Robert Hansena former FBI agent who was sentenced to life in prison in 2002 for spy for russia during and after the Cold War he was found dead in his cell in a federal prison in Colorado, according to the Federal Bureau of Prisons.
The office said in a statement that Hanssen, 79, was found unconscious at the Florence United States Penitentiary in Colorado shortly before 7 a.m. and was pronounced dead after rescue efforts.
On January 12, 1976, Robert Philip Hanssen was sworn to uphold the law and protect the nation as an FBI special agent. Instead, he became the most damaging spy in that force’s history.
When he was arrested in February 2001, the man He had been spying for the Russians for more than 20 years, not only passing inside information from the FBI but also from the CIA and the State Department.

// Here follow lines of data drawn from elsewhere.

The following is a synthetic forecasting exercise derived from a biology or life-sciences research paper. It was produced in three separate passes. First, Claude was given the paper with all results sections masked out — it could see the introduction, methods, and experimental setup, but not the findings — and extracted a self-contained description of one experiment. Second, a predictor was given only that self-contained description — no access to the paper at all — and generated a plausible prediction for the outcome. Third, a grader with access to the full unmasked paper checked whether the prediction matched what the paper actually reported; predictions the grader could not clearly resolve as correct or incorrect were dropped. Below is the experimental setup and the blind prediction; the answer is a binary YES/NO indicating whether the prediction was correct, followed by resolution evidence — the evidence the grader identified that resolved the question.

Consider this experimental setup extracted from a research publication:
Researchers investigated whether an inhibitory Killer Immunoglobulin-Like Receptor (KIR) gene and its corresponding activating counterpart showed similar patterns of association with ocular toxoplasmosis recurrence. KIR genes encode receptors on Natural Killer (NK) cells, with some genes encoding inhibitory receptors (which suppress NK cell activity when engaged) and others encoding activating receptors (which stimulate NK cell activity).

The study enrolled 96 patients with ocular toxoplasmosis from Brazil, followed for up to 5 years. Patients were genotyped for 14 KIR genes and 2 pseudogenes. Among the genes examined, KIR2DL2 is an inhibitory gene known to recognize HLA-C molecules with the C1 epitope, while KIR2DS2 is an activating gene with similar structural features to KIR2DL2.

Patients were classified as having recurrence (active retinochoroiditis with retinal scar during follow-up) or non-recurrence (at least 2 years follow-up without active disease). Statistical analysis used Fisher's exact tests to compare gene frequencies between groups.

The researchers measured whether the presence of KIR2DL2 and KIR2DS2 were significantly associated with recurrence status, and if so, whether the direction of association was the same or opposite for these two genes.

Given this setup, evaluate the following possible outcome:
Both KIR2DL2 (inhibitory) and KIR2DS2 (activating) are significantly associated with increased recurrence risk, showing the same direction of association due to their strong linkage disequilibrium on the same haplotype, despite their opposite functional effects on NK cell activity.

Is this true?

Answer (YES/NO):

He never spied for ideological reasons or for national sympathies. He did it first for the Soviet Union and continued to do it for Russia, regardless of the passage from socialism to capitalism and the fall of the Berlin Wall.

His engine was always moneya lot of money: in those two decades of mole work – according to the FBI investigation – pocketed $1,400,000 in cashthe same in bank transfers to accounts in tax havens and a true collection of diamonds which, as is known, are easily convertible into banknotes.
In exchange, he handed over to US intelligence agents operating abroad, state secrets, intelligence organization charts, and also gave notice of operations under way to capture Russian spies operating in the United States, of whom he had first-hand information. because they had assigned him to the FBI Counterintelligence area.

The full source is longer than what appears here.